The miracle that he documents is still a “miracle in the making”: “We still have to work to ensure that the next generation stays here,” says Tamari. “We are still quarreling.” And as if to illustrate his words, he would long for a life in which not every Jewish institution, every Jewish festival has to be guarded by the police, shortly afterwards a gentleman stands in the foyer, short hair, polo shirt. “Hello,” he says, “I’m from the State Security Service – could I see the premises because of the ceremony on Tuesday?”

The premises – Tamari calls them an “archival paradise”. So not in a conversation with the civil servant who is more interested in entrances and exits, but rather when he is out and about in the republic to convince religious communities or private individuals that his factory floor in Heidelberg is the ideal place for their documents. He and his employees would send digital versions of the documents to the donors at any time if they needed them, “the community secretary in the basement won’t find them any faster either”. And donors would have the right for 70 years to refuse or approve requests for the inspection of documents by scientists, interested parties or genealogists – “longer than anywhere else”.

From 1905 to 1938 there was already the “General Archives of German Jews”

Before the documents come into the stackable boxes, which protect against fire and water, they have to be “demetallized” – every profession has its vocabulary. So get out paper clips and staples, they could damage the paper with rust. Then the content is roughly tagged. In his private life, Tamari likes to just stack his books along the wall, but professionally he works towards building up a document collection as well as a digital database that is networked with other institutions around the world.

Because his archive, supported by the Central Council of Jews, had a forerunner, the “General Archive of German Jews”, which existed from 1905 to 1938. When the Nazis seized it, they didn’t destroy the documents – “they were useful for tracking down Jews,” says Tamari. After the end of the war, the Americans took large parts of the material with them; it is now stored in Cincinnati. Some files went to Jerusalem, others to Russia.
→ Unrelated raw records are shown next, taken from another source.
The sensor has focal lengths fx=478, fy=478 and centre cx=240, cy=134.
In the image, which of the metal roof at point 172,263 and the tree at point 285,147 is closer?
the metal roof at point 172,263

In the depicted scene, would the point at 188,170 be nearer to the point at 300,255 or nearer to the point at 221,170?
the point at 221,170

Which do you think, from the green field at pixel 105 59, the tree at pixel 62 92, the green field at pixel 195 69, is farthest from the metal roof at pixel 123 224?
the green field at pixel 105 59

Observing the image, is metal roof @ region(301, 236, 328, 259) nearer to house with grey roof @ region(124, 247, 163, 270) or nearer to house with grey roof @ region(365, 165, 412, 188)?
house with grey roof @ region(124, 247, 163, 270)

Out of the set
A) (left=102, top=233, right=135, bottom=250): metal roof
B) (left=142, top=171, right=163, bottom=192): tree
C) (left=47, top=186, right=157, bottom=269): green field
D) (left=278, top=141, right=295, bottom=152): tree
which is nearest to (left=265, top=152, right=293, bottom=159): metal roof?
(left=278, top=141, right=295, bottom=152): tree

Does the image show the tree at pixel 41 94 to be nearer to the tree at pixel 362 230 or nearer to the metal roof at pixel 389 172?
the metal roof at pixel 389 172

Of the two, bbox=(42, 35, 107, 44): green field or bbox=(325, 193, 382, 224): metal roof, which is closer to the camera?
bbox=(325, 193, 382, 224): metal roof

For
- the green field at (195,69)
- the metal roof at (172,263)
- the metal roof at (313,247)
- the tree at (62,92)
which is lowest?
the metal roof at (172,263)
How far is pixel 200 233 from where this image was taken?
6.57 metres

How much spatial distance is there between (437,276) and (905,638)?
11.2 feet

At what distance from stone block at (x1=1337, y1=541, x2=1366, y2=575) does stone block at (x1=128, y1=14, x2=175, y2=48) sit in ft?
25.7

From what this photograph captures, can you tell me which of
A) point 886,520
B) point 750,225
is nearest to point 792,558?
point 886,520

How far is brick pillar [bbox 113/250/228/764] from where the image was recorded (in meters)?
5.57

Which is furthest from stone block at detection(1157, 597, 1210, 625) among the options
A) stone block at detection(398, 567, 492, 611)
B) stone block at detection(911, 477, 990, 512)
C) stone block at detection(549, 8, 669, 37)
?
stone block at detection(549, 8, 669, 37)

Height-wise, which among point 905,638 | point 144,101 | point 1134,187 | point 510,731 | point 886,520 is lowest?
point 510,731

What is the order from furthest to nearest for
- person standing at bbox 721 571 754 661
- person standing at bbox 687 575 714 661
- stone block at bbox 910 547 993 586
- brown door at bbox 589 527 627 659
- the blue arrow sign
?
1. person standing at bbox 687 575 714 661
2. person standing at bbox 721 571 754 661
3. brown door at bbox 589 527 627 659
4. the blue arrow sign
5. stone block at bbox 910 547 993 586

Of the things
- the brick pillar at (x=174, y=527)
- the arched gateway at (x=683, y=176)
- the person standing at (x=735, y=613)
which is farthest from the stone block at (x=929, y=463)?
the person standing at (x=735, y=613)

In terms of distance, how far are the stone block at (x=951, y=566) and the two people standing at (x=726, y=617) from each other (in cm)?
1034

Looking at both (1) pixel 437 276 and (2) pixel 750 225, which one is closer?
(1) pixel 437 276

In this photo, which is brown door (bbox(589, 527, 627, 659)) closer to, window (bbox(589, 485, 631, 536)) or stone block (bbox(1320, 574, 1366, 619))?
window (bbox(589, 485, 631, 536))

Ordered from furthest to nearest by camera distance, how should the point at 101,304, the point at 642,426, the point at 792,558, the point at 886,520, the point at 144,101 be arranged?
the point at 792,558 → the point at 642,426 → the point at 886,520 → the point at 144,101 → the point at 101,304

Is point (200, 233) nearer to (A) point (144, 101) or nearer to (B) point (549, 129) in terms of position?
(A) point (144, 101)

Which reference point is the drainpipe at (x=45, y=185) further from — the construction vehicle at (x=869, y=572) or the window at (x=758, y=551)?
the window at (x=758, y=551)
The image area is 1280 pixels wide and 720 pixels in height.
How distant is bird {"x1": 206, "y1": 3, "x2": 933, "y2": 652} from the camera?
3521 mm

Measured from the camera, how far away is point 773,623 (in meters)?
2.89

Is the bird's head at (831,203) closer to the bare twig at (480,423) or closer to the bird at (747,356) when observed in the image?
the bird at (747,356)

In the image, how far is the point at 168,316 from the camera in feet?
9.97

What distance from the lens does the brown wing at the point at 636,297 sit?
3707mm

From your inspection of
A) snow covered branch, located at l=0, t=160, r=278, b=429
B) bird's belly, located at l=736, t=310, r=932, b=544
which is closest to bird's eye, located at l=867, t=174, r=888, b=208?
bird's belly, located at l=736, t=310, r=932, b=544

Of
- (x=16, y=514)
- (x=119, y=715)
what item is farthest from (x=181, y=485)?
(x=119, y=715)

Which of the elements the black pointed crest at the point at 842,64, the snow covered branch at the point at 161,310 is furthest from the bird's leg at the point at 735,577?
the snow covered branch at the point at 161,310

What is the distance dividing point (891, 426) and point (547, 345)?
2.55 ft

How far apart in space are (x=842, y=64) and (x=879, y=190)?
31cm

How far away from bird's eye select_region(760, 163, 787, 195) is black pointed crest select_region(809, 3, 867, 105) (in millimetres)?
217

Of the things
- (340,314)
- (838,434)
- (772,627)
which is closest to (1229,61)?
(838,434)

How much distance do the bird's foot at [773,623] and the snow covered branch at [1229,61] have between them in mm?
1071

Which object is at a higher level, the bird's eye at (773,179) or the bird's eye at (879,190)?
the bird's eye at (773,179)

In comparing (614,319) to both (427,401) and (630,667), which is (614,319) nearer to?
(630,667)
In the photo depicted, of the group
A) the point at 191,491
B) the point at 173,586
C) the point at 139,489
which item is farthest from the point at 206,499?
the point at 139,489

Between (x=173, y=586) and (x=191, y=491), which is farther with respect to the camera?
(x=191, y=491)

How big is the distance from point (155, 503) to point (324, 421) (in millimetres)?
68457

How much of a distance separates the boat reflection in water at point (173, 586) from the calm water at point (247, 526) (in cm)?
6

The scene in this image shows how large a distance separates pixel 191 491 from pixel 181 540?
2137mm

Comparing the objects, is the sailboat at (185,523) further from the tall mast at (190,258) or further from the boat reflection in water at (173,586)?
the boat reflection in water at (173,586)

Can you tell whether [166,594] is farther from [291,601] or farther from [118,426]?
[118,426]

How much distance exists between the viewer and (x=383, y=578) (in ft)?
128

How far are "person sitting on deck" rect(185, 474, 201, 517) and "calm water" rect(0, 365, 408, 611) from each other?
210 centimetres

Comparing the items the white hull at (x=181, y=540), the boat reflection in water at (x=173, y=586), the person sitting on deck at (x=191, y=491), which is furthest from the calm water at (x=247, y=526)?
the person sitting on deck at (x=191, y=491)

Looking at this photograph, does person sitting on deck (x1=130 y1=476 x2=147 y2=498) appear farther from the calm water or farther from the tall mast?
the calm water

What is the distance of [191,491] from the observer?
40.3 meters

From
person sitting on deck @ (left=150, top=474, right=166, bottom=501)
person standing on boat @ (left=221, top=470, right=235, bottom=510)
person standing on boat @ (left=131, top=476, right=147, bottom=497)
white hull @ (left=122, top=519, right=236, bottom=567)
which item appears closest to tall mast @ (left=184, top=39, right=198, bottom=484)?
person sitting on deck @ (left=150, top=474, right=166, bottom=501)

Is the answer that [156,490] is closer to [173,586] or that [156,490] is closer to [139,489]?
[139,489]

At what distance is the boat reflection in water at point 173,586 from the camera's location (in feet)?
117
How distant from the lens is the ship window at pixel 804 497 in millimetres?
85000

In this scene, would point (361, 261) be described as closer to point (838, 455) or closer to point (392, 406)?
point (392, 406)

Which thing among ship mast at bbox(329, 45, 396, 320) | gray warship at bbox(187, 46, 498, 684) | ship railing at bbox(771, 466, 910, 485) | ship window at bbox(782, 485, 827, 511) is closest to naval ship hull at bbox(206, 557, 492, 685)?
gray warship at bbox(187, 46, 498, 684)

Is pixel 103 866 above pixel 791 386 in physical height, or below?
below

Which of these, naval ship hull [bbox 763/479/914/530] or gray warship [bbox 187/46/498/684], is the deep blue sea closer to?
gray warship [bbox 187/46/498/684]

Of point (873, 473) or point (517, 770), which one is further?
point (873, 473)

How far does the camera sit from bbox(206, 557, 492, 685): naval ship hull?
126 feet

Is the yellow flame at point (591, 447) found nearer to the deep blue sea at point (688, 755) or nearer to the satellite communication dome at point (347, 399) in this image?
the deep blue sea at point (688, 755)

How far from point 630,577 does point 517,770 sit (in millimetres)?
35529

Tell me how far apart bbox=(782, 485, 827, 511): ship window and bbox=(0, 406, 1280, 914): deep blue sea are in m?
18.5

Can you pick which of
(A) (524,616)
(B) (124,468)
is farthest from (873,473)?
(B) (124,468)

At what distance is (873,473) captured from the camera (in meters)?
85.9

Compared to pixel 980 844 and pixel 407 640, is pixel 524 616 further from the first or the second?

Documents on Jews who emigrated via France are in Paris, those of those who fled to Italy are in Milan. And although he would like to have all these files here in Heidelberg, he has to be a realist, says Tamari. “Nobody will return their holdings.”

So far, however, the network he dreams of has “more holes than knots,” admits Tamari. When collecting documents for databases, the backlog in the central archive is “currently around 75 percent”. Transferring the past into the future is only possible in small steps at the Heidelberg tobacco factory.